Wave energy conversion using fluidic flexible matrix composite power take-off pumps

Abstract

Fluidic flexible matrix composites (F2MCs) are composite tubes that consist of multiple layers of oriented, high performance fibers, such as carbon, precisely placed in a flexible matrix resin to form high-mechanical advantage actuators and variable stiffness materials. Unique to the F2MC tube is its ability to generate high pressures and volume change with a small external load as a result of the stiff reinforcement fiber orientation in the wall of the tube and the soft supporting elastomer. When a load is applied to the tubes, the volume of the F2MC tube is reduced and fluid is forced out of the tube by the reinforcing fibers. This is the first reported research on the design, fabrication, and characterization of F2MC tubes as power take-off (PTO) mechanisms for ocean wave energy conversion where the heaving motion of a floating body in waves provides the axial load that drives fluid through the pumps. An analytical model is developed to predict the performance of F2MC pumps in a variety of test conditions, and 1/50th scale F2MCs pumps are tested in a water basin. The scaled pumps are mechanically cycled between 0 Hz and 2 Hz at up to 17 percent strain replicating ocean waves of varying period and amplitude. Instantaneous input mechanical power and output fluid power values are calculated from force, velocity, pressure, and flow rate measurements, and the actuator efficiency is subsequently determined and compared with the prediction of the analytical model.
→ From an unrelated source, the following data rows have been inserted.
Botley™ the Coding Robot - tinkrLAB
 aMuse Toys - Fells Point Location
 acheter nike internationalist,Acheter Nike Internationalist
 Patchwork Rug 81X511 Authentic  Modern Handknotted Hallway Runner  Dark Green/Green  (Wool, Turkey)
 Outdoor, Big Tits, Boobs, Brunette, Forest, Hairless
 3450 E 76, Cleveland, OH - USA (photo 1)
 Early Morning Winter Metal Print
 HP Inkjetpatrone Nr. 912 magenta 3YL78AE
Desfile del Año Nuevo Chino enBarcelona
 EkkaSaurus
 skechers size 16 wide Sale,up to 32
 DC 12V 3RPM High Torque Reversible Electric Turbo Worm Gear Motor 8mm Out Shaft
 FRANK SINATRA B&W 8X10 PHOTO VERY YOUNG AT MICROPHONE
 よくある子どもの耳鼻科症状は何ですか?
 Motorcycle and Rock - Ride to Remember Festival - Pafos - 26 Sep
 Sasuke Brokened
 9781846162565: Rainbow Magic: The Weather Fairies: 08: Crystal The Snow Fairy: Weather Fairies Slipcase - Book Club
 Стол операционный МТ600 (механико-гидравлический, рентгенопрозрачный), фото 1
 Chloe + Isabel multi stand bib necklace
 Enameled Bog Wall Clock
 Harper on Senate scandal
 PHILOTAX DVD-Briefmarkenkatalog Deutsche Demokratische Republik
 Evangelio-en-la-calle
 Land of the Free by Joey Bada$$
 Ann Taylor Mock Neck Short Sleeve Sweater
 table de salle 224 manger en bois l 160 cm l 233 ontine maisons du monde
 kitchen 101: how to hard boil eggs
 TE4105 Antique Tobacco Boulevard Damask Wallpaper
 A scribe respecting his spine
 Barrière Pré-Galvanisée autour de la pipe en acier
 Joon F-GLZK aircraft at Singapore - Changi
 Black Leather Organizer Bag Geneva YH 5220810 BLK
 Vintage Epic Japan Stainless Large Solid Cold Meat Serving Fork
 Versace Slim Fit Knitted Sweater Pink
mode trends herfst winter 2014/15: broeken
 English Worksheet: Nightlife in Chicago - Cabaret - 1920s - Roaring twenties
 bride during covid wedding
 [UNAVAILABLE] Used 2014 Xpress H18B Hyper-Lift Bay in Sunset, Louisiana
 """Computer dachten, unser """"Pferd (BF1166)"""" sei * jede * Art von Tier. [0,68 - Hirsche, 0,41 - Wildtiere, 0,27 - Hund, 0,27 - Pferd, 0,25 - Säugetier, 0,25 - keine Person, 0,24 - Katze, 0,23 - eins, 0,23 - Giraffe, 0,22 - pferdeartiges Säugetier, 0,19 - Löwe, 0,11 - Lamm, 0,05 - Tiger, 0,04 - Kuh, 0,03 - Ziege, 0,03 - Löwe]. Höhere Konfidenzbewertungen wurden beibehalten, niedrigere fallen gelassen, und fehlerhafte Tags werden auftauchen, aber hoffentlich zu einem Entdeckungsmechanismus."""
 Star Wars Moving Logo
At 1/50th scale, a maximum power conversion efficiency of 40 percent is obtained for a single pump and a peak output power of 0.21 W is recorded. At full scale, the predicted peak output power is 180 kW, suggesting that F2MC pumps are a promising class of fluid power take-off (PTO) mechanisms for ocean wave energy conversion, representing a substantial improvement over hydraulic cylinders.